# Hot-n-Fast Brisket



## ChileRelleno (Jul 7, 2012)

I cruised through Costco after getting back off the road yesterday, the Packers were pretty well picked over and the best I could find was on the BIG side at 22lbs.
Trimmed about 4-5lbs off it getting it ready.
Does anybody else cringe when trimming actual meat off a brisket?


Kosher salt, fresh cracked pepper, granulated garlic and more.
Wrapped it overnight to brine a bit.




































Got the smoker running with some hickory, settled in at 275° and threw the brisket on to get some smoke for a couple hours.
Then I'm gonna kick the temp to 375°-400° and take it to about 160°-165° and wrap in butcher paper to finish at probe tender, 200°-210°.
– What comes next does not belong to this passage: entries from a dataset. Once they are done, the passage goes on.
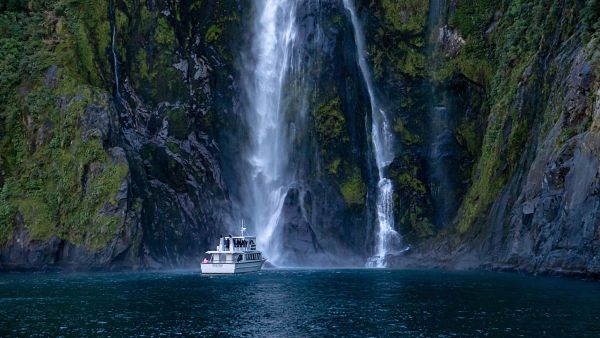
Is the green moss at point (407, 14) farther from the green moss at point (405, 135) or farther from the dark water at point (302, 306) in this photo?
the dark water at point (302, 306)

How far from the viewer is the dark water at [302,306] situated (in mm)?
33344

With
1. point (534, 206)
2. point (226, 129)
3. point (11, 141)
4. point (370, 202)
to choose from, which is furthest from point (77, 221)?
point (534, 206)

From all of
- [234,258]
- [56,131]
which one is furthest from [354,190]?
[56,131]

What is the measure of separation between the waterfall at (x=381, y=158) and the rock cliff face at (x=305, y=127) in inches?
35.3

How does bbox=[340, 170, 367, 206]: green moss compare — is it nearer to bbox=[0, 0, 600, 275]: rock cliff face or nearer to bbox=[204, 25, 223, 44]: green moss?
bbox=[0, 0, 600, 275]: rock cliff face

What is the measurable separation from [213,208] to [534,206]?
3553 centimetres

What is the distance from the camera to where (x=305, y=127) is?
8419cm

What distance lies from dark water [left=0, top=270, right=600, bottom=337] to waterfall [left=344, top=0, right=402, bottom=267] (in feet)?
68.4

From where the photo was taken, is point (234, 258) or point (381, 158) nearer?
point (234, 258)

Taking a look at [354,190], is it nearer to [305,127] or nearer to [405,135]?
[305,127]

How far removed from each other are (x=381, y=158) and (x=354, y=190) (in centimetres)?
638

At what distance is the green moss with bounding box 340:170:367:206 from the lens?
81188 millimetres

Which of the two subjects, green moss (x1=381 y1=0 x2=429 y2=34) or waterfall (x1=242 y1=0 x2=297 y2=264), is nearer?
waterfall (x1=242 y1=0 x2=297 y2=264)

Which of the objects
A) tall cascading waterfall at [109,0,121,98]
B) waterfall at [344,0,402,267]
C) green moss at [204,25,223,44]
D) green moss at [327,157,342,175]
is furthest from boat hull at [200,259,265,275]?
green moss at [204,25,223,44]
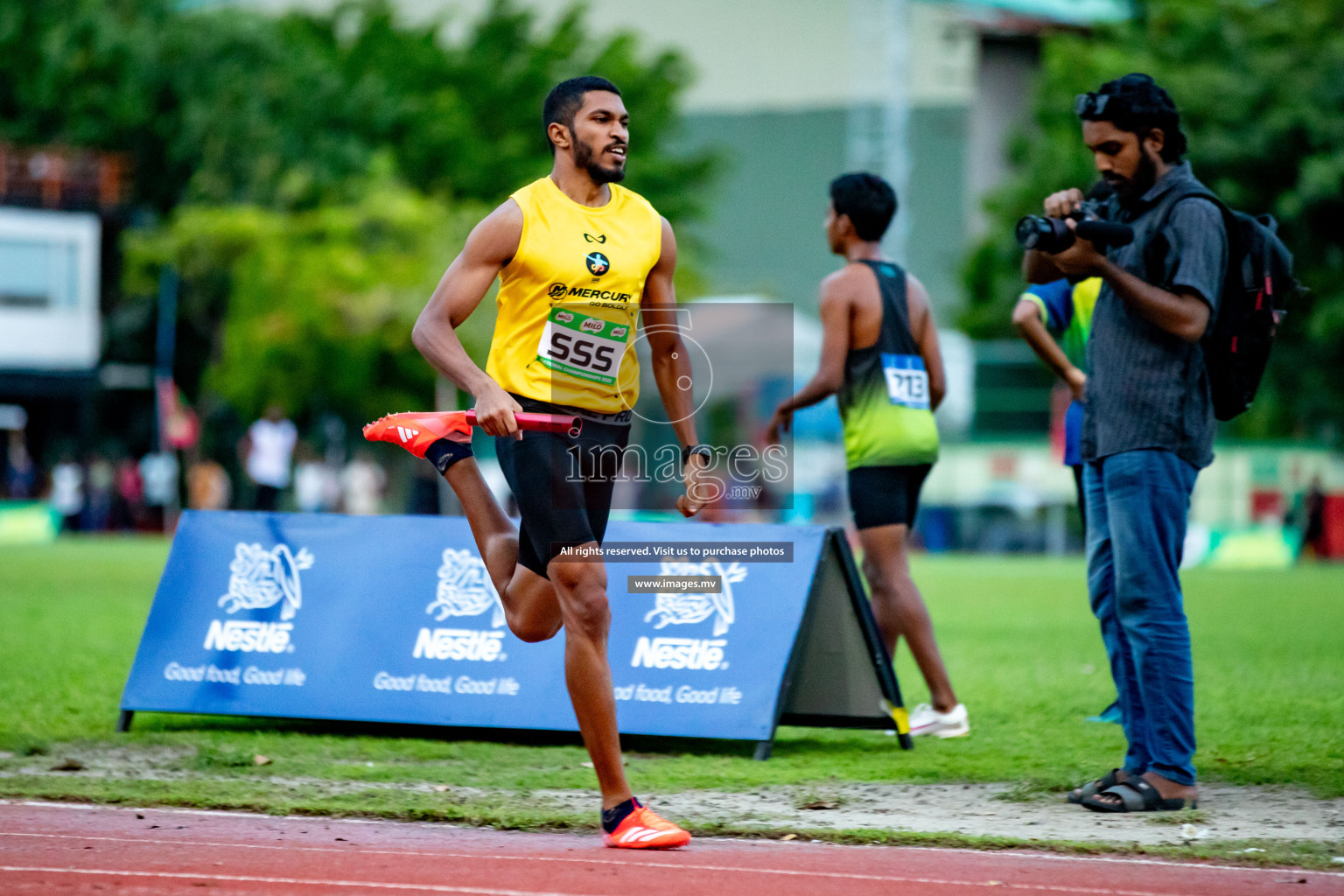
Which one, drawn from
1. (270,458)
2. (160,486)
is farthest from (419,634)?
(160,486)

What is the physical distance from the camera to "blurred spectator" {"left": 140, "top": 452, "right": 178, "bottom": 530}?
40.3m

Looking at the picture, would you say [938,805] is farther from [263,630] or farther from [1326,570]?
[1326,570]

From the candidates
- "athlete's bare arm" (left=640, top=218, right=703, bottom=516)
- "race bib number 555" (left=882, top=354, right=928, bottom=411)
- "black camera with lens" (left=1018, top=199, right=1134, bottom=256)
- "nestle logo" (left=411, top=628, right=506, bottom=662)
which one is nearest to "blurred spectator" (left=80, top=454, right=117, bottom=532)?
"nestle logo" (left=411, top=628, right=506, bottom=662)

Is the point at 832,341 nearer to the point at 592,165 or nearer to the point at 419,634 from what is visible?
the point at 419,634

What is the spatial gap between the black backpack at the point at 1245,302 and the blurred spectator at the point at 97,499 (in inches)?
1469

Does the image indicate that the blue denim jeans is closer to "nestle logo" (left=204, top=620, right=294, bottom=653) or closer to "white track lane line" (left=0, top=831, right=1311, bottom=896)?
"white track lane line" (left=0, top=831, right=1311, bottom=896)

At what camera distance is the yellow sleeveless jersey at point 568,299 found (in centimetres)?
558

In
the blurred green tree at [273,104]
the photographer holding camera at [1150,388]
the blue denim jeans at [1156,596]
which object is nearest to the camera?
the photographer holding camera at [1150,388]

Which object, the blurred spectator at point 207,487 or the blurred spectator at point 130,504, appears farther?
the blurred spectator at point 130,504

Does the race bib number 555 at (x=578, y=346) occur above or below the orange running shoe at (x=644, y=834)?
above

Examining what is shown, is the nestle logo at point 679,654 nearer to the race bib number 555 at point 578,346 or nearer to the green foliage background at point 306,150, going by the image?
the race bib number 555 at point 578,346

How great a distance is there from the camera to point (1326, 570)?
25734 millimetres

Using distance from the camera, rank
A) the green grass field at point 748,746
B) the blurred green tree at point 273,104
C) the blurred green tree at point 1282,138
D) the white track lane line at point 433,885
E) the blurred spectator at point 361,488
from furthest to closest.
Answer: the blurred green tree at point 273,104 → the blurred spectator at point 361,488 → the blurred green tree at point 1282,138 → the green grass field at point 748,746 → the white track lane line at point 433,885

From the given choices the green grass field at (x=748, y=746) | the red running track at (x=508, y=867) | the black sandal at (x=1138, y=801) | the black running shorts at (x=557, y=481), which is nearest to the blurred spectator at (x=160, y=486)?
the green grass field at (x=748, y=746)
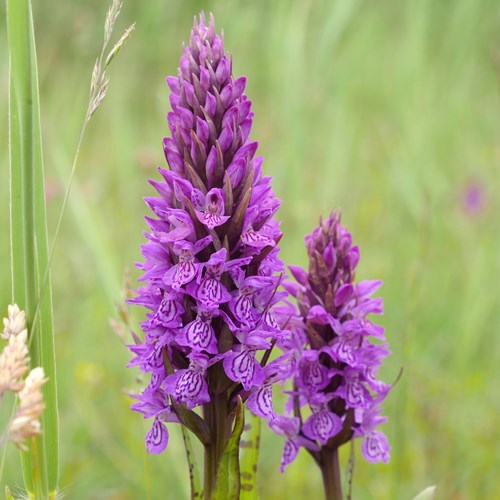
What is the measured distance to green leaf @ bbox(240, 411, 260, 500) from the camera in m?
1.45

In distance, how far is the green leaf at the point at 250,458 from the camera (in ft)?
4.76

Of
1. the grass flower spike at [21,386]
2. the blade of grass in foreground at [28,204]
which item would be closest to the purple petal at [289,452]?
the blade of grass in foreground at [28,204]

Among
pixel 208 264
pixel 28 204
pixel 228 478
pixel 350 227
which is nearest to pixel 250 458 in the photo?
pixel 228 478

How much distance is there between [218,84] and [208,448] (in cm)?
66

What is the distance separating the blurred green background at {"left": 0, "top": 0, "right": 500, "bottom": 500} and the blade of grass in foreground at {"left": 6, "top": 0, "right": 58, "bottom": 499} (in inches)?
16.3

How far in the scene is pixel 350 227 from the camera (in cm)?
468

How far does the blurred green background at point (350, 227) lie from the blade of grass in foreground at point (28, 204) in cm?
41

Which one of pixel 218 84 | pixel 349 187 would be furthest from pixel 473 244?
pixel 218 84

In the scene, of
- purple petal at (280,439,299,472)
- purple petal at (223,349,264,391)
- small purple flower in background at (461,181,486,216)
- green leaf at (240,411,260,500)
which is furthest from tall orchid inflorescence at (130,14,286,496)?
small purple flower in background at (461,181,486,216)

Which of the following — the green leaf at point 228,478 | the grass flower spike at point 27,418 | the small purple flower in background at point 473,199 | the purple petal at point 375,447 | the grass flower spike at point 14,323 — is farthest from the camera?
the small purple flower in background at point 473,199

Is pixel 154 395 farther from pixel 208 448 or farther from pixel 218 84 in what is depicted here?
pixel 218 84

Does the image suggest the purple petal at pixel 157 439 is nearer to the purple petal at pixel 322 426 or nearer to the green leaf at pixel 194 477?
the green leaf at pixel 194 477

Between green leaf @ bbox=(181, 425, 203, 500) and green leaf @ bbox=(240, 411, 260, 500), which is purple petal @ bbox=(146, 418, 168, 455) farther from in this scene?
green leaf @ bbox=(240, 411, 260, 500)

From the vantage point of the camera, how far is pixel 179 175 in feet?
4.48
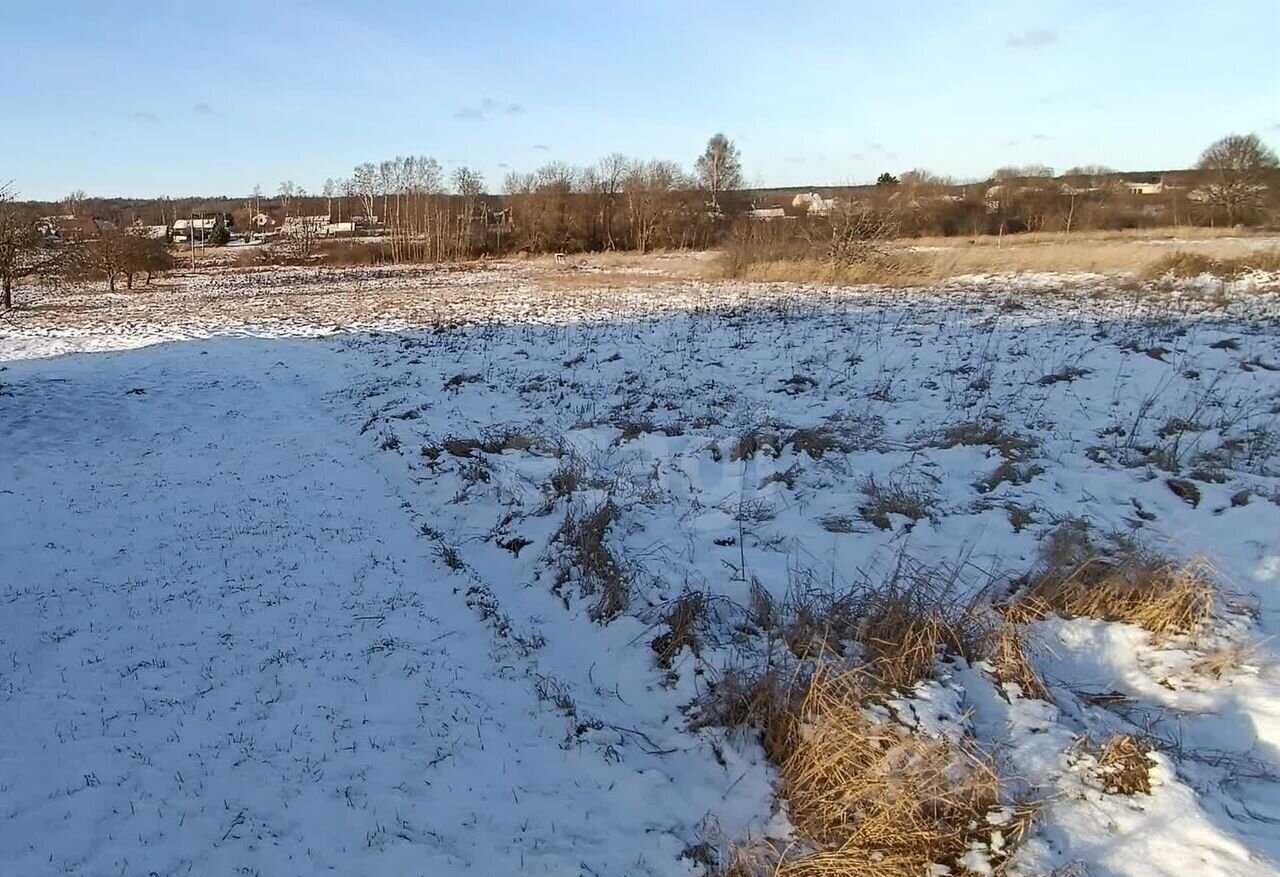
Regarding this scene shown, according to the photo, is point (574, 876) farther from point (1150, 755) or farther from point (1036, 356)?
point (1036, 356)

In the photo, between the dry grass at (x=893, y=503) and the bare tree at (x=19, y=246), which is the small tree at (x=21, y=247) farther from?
the dry grass at (x=893, y=503)

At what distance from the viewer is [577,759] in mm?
4051

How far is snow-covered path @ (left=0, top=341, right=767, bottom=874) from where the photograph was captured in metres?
3.48

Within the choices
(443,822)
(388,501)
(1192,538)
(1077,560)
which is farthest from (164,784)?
(1192,538)

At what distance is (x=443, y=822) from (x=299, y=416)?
31.4ft

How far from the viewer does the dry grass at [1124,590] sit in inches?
175

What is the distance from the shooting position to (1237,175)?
39.3 meters

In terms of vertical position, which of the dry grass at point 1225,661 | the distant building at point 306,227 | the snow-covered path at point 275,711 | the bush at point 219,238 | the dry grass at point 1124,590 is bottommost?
the snow-covered path at point 275,711

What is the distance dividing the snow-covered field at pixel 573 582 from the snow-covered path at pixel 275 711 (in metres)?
0.02

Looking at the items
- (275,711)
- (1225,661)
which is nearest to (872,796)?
(1225,661)

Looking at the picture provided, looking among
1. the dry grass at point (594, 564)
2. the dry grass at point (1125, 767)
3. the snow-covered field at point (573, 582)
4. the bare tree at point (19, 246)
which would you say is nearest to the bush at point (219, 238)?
the bare tree at point (19, 246)

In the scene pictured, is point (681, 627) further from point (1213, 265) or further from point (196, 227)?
point (196, 227)

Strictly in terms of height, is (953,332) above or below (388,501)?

2.5hrs at 275° +/-, looking good with an average IT of 108°.
Just turned the heat UP! Cooking at 396° now.


----------



## Ocean Master (May 20, 2008)

Man ever time I open your post I have to go eat...


----------



## ChileRelleno (Jul 7, 2012)

2.5 hours averaging 390°, IT is now 165°, time to wrap.


----------



## ChileRelleno (Jul 7, 2012)

7 hours and done.
Probe tender at 205°.
Wrapped and resting for a few hours.


----------



## ChileRelleno (Jul 7, 2012)

WHY?!
Why should I ever do a brisket low-n-slow again, why?
I don't know because this hot-n-fast brisket was simply awesome.
My family said it was the best one I've ever cooked... Damn, that says it all.

Juicy and Tender!

























Plated it with
Buttery Mashed Taters
Honey Sesame Carrots/Onions

*Finale*


----------



## CalvinandHobbes (Jan 25, 2014)

wow it just falls apart


----------